Required action A:
In the passage on the disputed ballot, why could the Left take no further action over the altered ballot papers?
Required action B:
Update the passage on the disputed ballot from "Remarkably, the less" through "of administrative competence.", swapping "snooker" for "golf".

Quoted passage:
--- START ---

If the ballot papers aren’t altered, Hennessy defeats the Right’s Julie Warren and the Centre’s Ann Corcoran. But in a clear debauchery of process, after it becomes clear Warren is going to lose to Hennessy, the Right’s Victorian faction organiser, Steven Conroy, a protege of the formidable Robert Ray, gets Warren to withdraw her candidacy. But before she does this, four of the Right’s executive delegates amend their ballot papers by inserting second preferences, by phone to Walsh, to ensure the Centre’s Corcoran defeats Hennessy once Warren pulls out.

Very neat, indeed. Walsh admits amending the ballot papers on request, but denies vigorously improper behaviour. He’s kidding, surely. The Left fumes and cries rort, but only inside the party, and are stymied from further action because 1) there’s no appeal process, and 2) court action is out of the question for obvious reasons, not least the nearness of the by-election. It’s simply too late to do anything.

Remarkably, the less rabid of Hennessy’s factional allies do not think Geoff Walsh a brigand. They just think him an innocent who was conned by Steven Conroy. Said one, without bitterness: “Playing snooker with Hawkie hasn’t equipped Walsh for dealing with Conroy.” No, it didn’t. Nor did it do a lot for perceptions of administrative competence.

Then there was this week’s excited story in The Australian, by none other than its new political writer, Ian Henderson, of Bob Carr being pressured to go to Canberra. This had a grim Kim Beazley looking like Della Bosca was back with his truck to run him down again.

--- END ---

Stored data entries
--- START ---

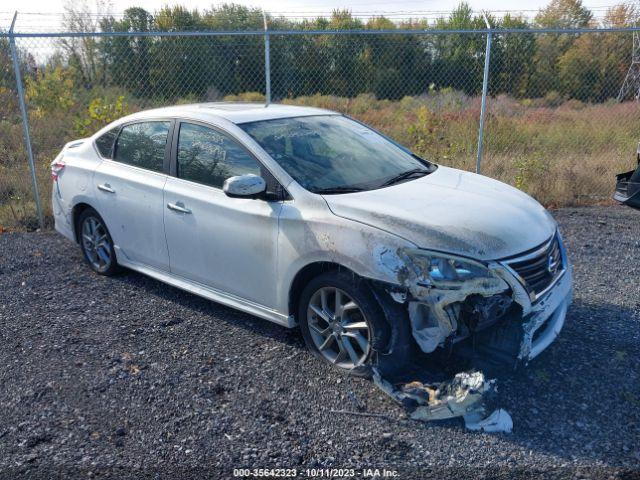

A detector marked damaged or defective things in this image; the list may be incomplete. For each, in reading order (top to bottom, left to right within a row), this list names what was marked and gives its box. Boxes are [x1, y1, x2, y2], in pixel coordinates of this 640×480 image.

crumpled hood [322, 166, 556, 262]
damaged front end [368, 232, 572, 432]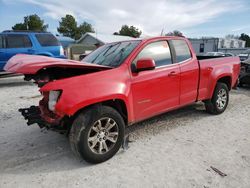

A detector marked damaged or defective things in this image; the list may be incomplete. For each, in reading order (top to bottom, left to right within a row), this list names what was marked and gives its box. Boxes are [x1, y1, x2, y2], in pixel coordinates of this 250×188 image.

crumpled front hood [3, 53, 112, 74]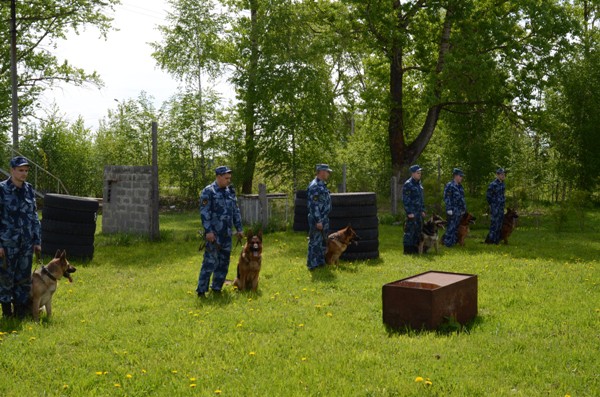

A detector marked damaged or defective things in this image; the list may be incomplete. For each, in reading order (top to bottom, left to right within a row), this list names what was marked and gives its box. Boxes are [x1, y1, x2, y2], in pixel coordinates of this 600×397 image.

--- END ---

Answer A:
There was no appeal process. Court action was out of the question, not least because the by-election was so near.

Answer B:
Remarkably, the less rabid of Hennessy’s factional allies do not think Geoff Walsh a brigand. They just think him an innocent who was conned by Steven Conroy. Said one, without bitterness: “Playing golf with Hawkie hasn’t equipped Walsh for dealing with Conroy.” No, it didn’t. Nor did it do a lot for perceptions of administrative competence.